TikTok multado: ANPD espera que outras empresas se adequem
Agência alega que a Bytedance transgrediu a Lei Geral de Proteção de Dados e impõe medidas para que a companhia corrija falhas

Ícone do TikTok em celular em foto de ilustração | Dado Ruvic/Reuters
A ANPD (Agência Nacional de Proteção de Dados) tem a expectativa de que as penalidades aplicadas contra o TikTok motivem outras companhias a se adequarem às normas da Lei Geral de Proteção de Dados. "A gente espera, sim, um efeito propagador e radiante, inclusive pedagógico, sobre outras plataformas semelhantes", disse o superintendente de Fiscalização do órgão, Fabrício Guimarães Madruga Lopes, em coletiva de imprensa realizada nesta terça-feira (25).
A agência vai multar a empresa ByteDance, proprietária de rede social TikTok, em R$ 153,7 milhões por falhas no tratamento dos dados de crianças e adolescentes.

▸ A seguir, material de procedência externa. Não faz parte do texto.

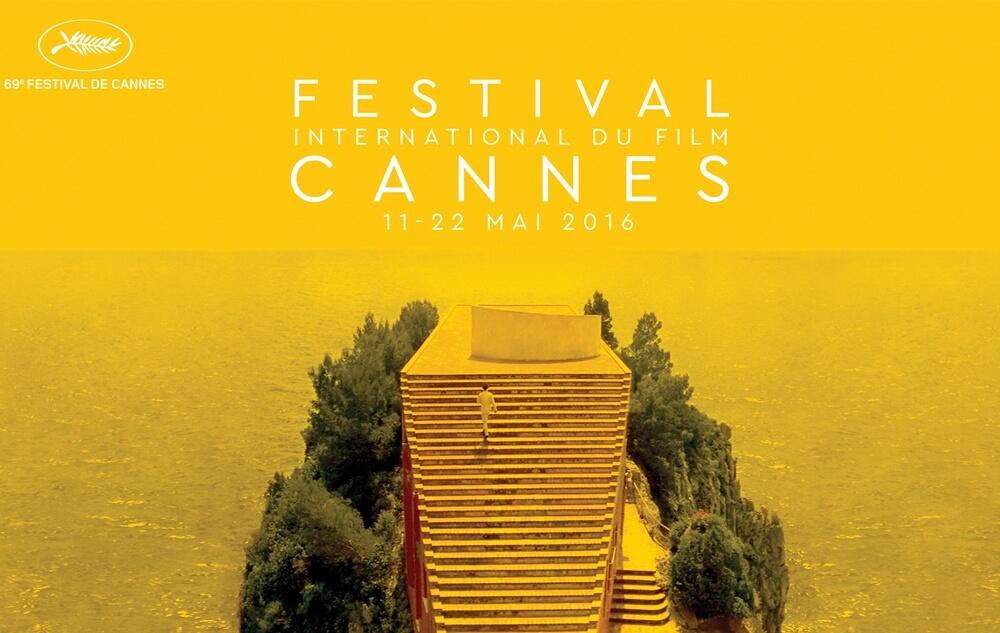 69th Cannes Festival,69屆坎城影展,康城,戛纳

O órgão identificou transgressões à Lei Geral de Proteção de Dados em duas formas de acesso à plataforma: o "feed sem cadastro", onde a conexão pode ser feita mesmo que o usuário não crie uma conta, e o "feed com cadastro". Nos dois casos, a ANPD entendeu que o TikTok não possuía uma base legal válida no tratamento dos dados de crianças e adolescentes, além de não adotar medidas suficientes para impedir esse tratamento.
De acordo com a ANPD, o processo de fiscalização, que teve início em novembro de 2024, culminou com a aplicação de uma multa proporcional ao faturamento da Bytedance no Brasil. A empresa pode apresentar um recurso ao Conselho Diretor da agência questionando a decisão. Para isso, ela tem um prazo de dez dias contados a partir da notificação da penalidade, que ocorreu nesta segunda-feira (24).
A companhia se comprometeu a implementar um plano de conformidade com o objetivo de melhorar a proteção de crianças e adolescentes no TikTok. Desta forma, a Bytedance é obrigada a colocar em prática uma série de providências, como aplicar automaticamente as configurações mais restritivas de privacidade às contas de usuários com menos de 16 anos, que só poderão ser alteradas com autorização dos responsáveis. Entre as medidas que devem ser adotadas no "feed sem cadastro", estão:
- limitar a experiência a 12 horas
- proibir que usuários criam conteúdo, comentem, enviem mensagens diretas ou interajam socialmente
- não permitir que eles sigam ou sejam seguidos por outros usuários
- impedir que eles postem ou assistam a transmissões ao vivo
- adotar uma experiência de personalização de conteúdo muito limitada
- suspender totalmente os anúncios
- permitir acesso somente a conteúdo apropriado para todas as idades
- reduzir a coleta e o processamento de dados
O TikTok também será obrigado a aferir a idade dos usuários, para se adequar às exigências do ECA Digital (Estatuto Digital da Criança e do Adolescente Digital).
Discord
As medidas da ANPD em relação ao TikTok ocorrem em meio a um cenário no qual o debate sobre a proteção de crianças e adolescentes no ambiente digital está em evidência. No início do mês, veio a público o caso de uma menina de 13 anos que se suicidou durante uma live no Discord. De acordo com uma investigação do Ministério da Justiça, ela foi vítima de um grupo extremista que a incentivou a se automutilar e se enforcar durante uma chamada de vídeo.
No dia 12 de agosto, a ANPD determinou a suspensão imediata das transmissões ao vivo do Discord em território nacional. De acordo com a agência, o objetivo da proibição é "reduzir os riscos de danos graves ou de difícil reparação a que estão sendo expostas as crianças e adolescentes”.
Nesta segunda-feira, a empresa apresentou um recurso administrativo questionando a decisão. A companhia argumenta que a suspensão de atividades, que se baseou no ECA Digital, não deveria ter sido determinada pela ANPD, mas sim pelo poder Judiciário. Além disso, a plataforma alega que uma medida com impacto nacional e que afeta uma funcionalidade de comunicação precisa ser deliberada pelo Conselho Diretor da ANPD e não através de uma decisão individual do superintendente de fiscalização.